Szymon Hołownia, który jest zdeklarowanym katolikiem, postanowił ostro wypowiedzieć się co sądzi o obostrzeniach w kościele. Obecnie rząd prowadzi zacięte dyskusje z władzami kościelnymi, aby w trakcie mszy w kościołach przebywało jak najmniej wiernych.
Hołownia ostro o księżach!
Szymon Hołownia, który jest liderem Polska 2050 w rozmowie z Radiem ZET powiedział, że według niego stanowisko rządu powinno być jednoznaczne i w porozumieniu z episkopatem powinien on doprowadzić do tego, żeby obostrzenia była restrykcyjne.
Hołownia został również zapytany jaka byłaby jego decyzja dotycząca obostrzeń, gdyby to on był premierem.
Zaordynowałbym to, żeby wprowadzić obostrzenia co najmniej takie, jak w tamtym roku – czyli, by pięć osób w czasie Wielkanocy mogło uczestniczyć jednocześnie w liturgii.
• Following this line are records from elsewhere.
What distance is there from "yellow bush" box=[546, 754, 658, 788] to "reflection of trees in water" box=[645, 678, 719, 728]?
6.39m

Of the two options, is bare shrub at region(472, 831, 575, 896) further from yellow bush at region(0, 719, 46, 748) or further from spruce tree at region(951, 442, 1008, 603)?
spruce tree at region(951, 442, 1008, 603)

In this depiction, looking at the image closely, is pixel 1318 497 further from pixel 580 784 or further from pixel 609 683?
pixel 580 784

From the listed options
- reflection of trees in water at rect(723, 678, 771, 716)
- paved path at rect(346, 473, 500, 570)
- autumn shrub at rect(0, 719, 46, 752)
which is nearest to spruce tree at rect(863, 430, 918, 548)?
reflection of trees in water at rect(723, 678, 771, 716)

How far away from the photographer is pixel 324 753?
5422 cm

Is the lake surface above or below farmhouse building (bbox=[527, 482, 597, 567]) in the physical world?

W związku z powyższym nie można wychodzić i uprzejmie zwracać się razem z biskupem Mizińskim do proboszczów i do księży, żeby byli tak łaskawi i przestrzegali prawa, tylko trzeba potraktować kościół po prostu jako budynek – odpowiedział.
Bóg jest wszędzie
Według Hołowni „Bóg po to dał nam rozum, prawa fizyki i znajomość praw biologii, żebyśmy z tych praw wyciągali wnioski, a te prawa są jasne – kościół, miejsce, w którym się zbieramy cieleśnie, to też budynek i wirus tam też może transmitować”.
Hołownia uważa, że księża powinni uszanować ludzkie życie, o czym mówi piątek przykazanie. Dla osób wierzących, czas pandemii jest bardzo trudny, jednak musimy pamiętać, że życie i zdrowie są najważniejsze.